Audit Talend
1 juin 2022
Pourquoi on nous appelle
Un audit Talend démarre rarement par une envie de bien faire. Il démarre par un symptôme :
- le traitement de nuit déborde sur les heures ouvrées, et personne ne sait dire pourquoi il a doublé de durée en six mois ;
- un job tombe une nuit sur deux, l’astreinte le relance, et parfois ça crée des doublons ;
- l’équipe qui a construit la plateforme est partie, et plus personne n’ose toucher aux jobs ;
- une montée de version est bloquée parce que personne ne sait ce qui va casser.
L’audit sert à transformer ces symptômes en une liste de causes et de correctifs chiffrés. Pas à produire une note sur 20.
Ce qu’on regarde
Les traitements et leur coût réel
On mesure d’abord, on juge ensuite : durée par job, volumétrie traitée, évolution sur les derniers mois, place réellement occupée dans la fenêtre disponible. C’est ce qui distingue un job lent d’un job qui va devenir bloquant dans huit mois.
Les causes de dérive les plus fréquentes tiennent en quelques points : rechargement complet là où un incrémental suffirait, absence de pool de connexions, jointures faites en mémoire dans Talend alors que la base les ferait mieux, lecture ligne à ligne d’une source qui accepte les lots.
La capacité à rejouer un traitement
C’est le point qui coûte le plus cher quand il est négligé, et le moins visible en recette. Concrètement : que se passe-t-il si le job s’arrête au milieu et qu’on le relance ?

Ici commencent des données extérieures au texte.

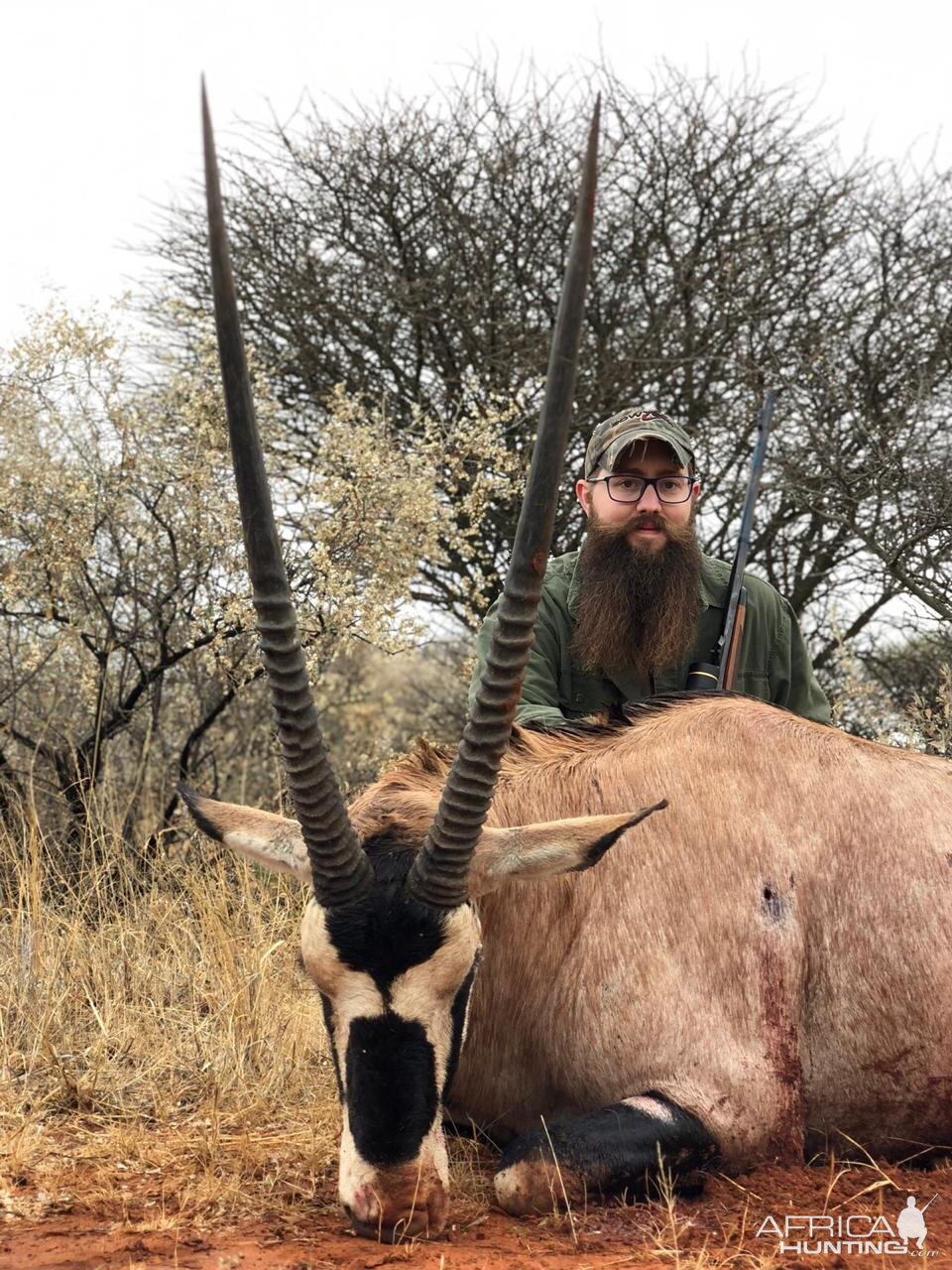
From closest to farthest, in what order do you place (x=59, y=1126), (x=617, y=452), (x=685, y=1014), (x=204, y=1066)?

On vérifie si un traitement peut être relancé sans créer de doublon ni fausser un cumul, si les rejets sont isolés au lieu de faire tomber le lot entier, et si l’exploitation dispose d’une procédure écrite pour reprendre. Beaucoup d’incidents de production ne sont pas des incidents de développement : ce sont des incidents de reprise.
La gestion des contextes et des environnements
On cherche les valeurs en dur, les mots de passe stockés dans les jobs, les fichiers de contexte qui diffèrent d’un environnement à l’autre sans que personne ne sache pourquoi. Une plateforme où passer de la recette à la production demande une modification manuelle est une plateforme où la production finira par diverger.

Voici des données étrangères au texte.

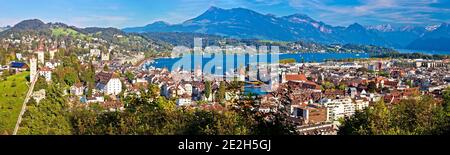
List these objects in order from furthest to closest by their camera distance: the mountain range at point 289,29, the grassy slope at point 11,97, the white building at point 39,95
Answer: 1. the white building at point 39,95
2. the grassy slope at point 11,97
3. the mountain range at point 289,29

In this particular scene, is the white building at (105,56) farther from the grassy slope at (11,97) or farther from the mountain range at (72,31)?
the grassy slope at (11,97)

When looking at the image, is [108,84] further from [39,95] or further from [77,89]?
[39,95]

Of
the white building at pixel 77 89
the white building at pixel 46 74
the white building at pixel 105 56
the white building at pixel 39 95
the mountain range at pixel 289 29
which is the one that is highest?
the mountain range at pixel 289 29

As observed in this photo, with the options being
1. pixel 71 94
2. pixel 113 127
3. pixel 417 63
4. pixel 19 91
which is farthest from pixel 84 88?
pixel 417 63

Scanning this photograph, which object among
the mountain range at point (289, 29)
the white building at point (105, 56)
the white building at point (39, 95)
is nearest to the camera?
the mountain range at point (289, 29)

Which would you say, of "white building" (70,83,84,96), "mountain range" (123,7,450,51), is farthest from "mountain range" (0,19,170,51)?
"mountain range" (123,7,450,51)

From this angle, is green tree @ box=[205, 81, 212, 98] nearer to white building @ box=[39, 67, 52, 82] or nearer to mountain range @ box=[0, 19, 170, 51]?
mountain range @ box=[0, 19, 170, 51]

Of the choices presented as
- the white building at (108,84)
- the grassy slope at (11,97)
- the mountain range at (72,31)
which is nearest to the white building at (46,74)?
the grassy slope at (11,97)

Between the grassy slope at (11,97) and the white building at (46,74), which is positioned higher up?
the white building at (46,74)

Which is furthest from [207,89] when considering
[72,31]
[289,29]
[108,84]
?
[72,31]
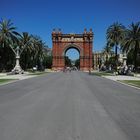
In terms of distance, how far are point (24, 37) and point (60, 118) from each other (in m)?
86.7

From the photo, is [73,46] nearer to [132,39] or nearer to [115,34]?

Le découpage et la lisibilité
Un job de trois cents composants ne se maintient pas. On regarde le découpage en sous-jobs, la factorisation de ce qui est répété, le nommage, et si les traitements sont annotés au point qu’un nouvel arrivant puisse les reprendre. La question de contrôle est simple : combien de temps faut-il à quelqu’un d’extérieur pour comprendre ce que fait ce flux ?
L’exploitation
Ordonnancement et dépendances dans le TAC ou la TMC, purge des logs et des archives de jobs, supervision réellement branchée, alertes qui arrivent à quelqu’un. Une plateforme sans purge finit toujours par tomber sur un disque plein, et c’est un incident évitable.
La sécurité
Comptes techniques et leurs droits, chiffrement des flux sortants, secrets et leur mode de stockage, versions des composants et vulnérabilités connues. Ce volet conditionne souvent la validation d’une mise en production par le RSSI.
Ce qu’on livre
Un rapport en trois parties :
- Les constats, appuyés sur des mesures, pas sur des impressions.
- Les correctifs, chacun chiffré en charge et classé par gain attendu. Un audit qui produit quarante recommandations de même niveau n’aide personne à décider.
- Ce qu’on ne recommande pas de corriger, et pourquoi. Une dette technique assumée et documentée coûte moins cher qu’une dette corrigée sans raison.
Le plan est en général découpé en trois vagues : ce qui se corrige en quelques jours et supprime un risque immédiat, ce qui demande un chantier court, et ce qui relève d’une refonte à arbitrer.
Combien de temps
Sur un périmètre courant, quelques dizaines de jobs et un environnement d’ordonnancement, comptez une à deux semaines : accès aux environnements, entretiens avec l’équipe, analyse, restitution. Un périmètre plus large se découpe par domaine plutôt que par volume total.
Le prérequis qui bloque le plus souvent n’est pas technique : c’est l’accès en lecture aux environnements et aux journaux. Autant l’anticiper.